Friday, October 13, 2006

Eliminating cross-level universals

I've just come back from a CMM discussion of Lewis on Quantities (built around John Hawthorne's paper of that title).

One thing that came up was the issue of what you might call potentially "cross level" fundamental properties. These are properties that you might expect to find instantiated at the "bottommost" microphysical level, but also instantiated "further up". For example, electrons have negative charge; but so do ions. But ions are composite entities, which (from what I remember of A-level chemistry) are charged in virtue of the charges of their parts.
Clearly in some sense, electrons and ions can have the same determinate property: e.g. "charge -1". But, when giving e.g. a theory of universals, I'm wondering whether we have to say that they share the same Universal.

On Armstrong's theory of quantities, it looks to me that we won't say that the ion and the electron both instantiate the same Universal. The "charge -1" we find instantiated by the ion will be a structural universal, composed of the various charge Universals instantiated by the basic parts of the ion. The "charge -1" we find instantiated by an electron, on the other hand, looks like it'll be a basic, non-structural universal. So, it seems to me, it'll then be a challenge to Armstrong's account to say why these two universals resemble each other in a tight enough way that we apply to them the same preicate. (To avoid confusion, let's call the former "ur-charge -1" and leave "charge -1" as a predicate that applies to both ions and electrons, though not, on this view, in virtue of them instantiating the same Universal).

Let's suppose we're looking at a theory of universals (such as the one Lewis seems to contemplate at various points) which is just like Armstrong's except for ditching all the structural universals. Electrons get to instantiate the Universal "ur-charge -1". But ions, as actual-worldly complex objects, instantiate no Universals at all. Of course, again there's the challenge to spell out exactly what the conditions are under which we'll apply the predicate "charge -1" to things (roughly: when the various ur-charges instantiated by their parts "balance out"---though the details get tricksy).
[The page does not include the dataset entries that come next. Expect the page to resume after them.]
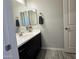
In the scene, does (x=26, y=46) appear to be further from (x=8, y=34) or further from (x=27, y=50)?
(x=8, y=34)

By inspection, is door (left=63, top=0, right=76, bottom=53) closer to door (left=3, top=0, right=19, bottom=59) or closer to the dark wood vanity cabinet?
the dark wood vanity cabinet

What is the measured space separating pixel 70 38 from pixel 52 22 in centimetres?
103

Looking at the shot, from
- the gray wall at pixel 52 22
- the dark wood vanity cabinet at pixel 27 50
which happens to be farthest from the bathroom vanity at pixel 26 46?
the gray wall at pixel 52 22

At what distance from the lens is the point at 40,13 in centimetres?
456

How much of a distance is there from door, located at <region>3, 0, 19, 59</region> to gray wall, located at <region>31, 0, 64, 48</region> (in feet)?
10.9

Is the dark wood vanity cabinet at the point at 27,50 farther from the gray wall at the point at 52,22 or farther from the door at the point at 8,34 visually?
the gray wall at the point at 52,22

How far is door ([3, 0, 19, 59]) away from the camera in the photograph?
112 centimetres

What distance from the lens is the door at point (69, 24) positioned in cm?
396

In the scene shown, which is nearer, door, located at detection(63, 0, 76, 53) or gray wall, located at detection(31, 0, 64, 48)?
door, located at detection(63, 0, 76, 53)

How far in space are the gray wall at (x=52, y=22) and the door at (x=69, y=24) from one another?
1.19 feet

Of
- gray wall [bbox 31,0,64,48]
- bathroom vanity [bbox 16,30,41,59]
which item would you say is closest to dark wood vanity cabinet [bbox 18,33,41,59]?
bathroom vanity [bbox 16,30,41,59]

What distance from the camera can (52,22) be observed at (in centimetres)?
450

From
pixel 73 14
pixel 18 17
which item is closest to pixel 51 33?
pixel 73 14

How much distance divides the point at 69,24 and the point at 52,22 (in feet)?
2.53
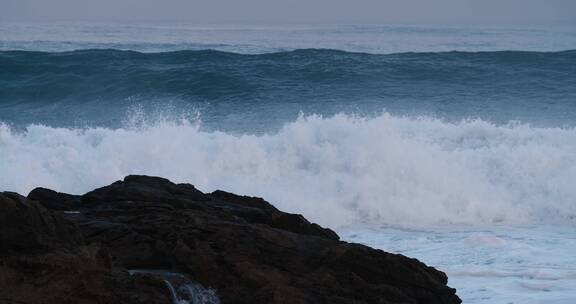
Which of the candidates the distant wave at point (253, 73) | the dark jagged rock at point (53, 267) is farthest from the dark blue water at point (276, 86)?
the dark jagged rock at point (53, 267)

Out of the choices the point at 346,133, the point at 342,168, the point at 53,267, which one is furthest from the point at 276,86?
the point at 53,267

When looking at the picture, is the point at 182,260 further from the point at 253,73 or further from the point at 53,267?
the point at 253,73

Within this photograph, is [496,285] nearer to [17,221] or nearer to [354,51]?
[17,221]

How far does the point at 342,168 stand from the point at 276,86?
29.7ft

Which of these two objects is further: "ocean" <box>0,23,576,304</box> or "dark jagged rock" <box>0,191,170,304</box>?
"ocean" <box>0,23,576,304</box>

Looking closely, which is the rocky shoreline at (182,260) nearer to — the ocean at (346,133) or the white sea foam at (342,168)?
the ocean at (346,133)

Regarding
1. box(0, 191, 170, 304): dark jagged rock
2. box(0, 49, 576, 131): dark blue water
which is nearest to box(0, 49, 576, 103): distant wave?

What goes for charge can go for various other types of property. So we may find it useful to distinguish ur-mass 1kg (which will be a genuine basic universal) from the set of things "having mass 1kg".


A last thought. What is the relation between mass properties and ur-masses? In particular, is it the case that things can only ever have masses when their basic parts have ur-masses? I don't see any immediate reason to think so. Perhaps the actual world is one where things have mass in virtue of their parts having ur-mass. But why shouldn't we think that "having parts that have ur-masses" is but one *realization* of mass: and that at other worlds quite different ur-properties may underlie mass (say, ur-mass-densities, rather than ur-masses). That's potentially significant for discussions of modality and quantities: for two worlds that intially seem to be share the same stock of fundamental properties (spin, charge, mass, etc) may turn out to actual contain alien properties from each others point of view: if one contains ur-masses underlying the (non-fundamental) mass properties, while the other contains ur-mass-densities underlying those same properties.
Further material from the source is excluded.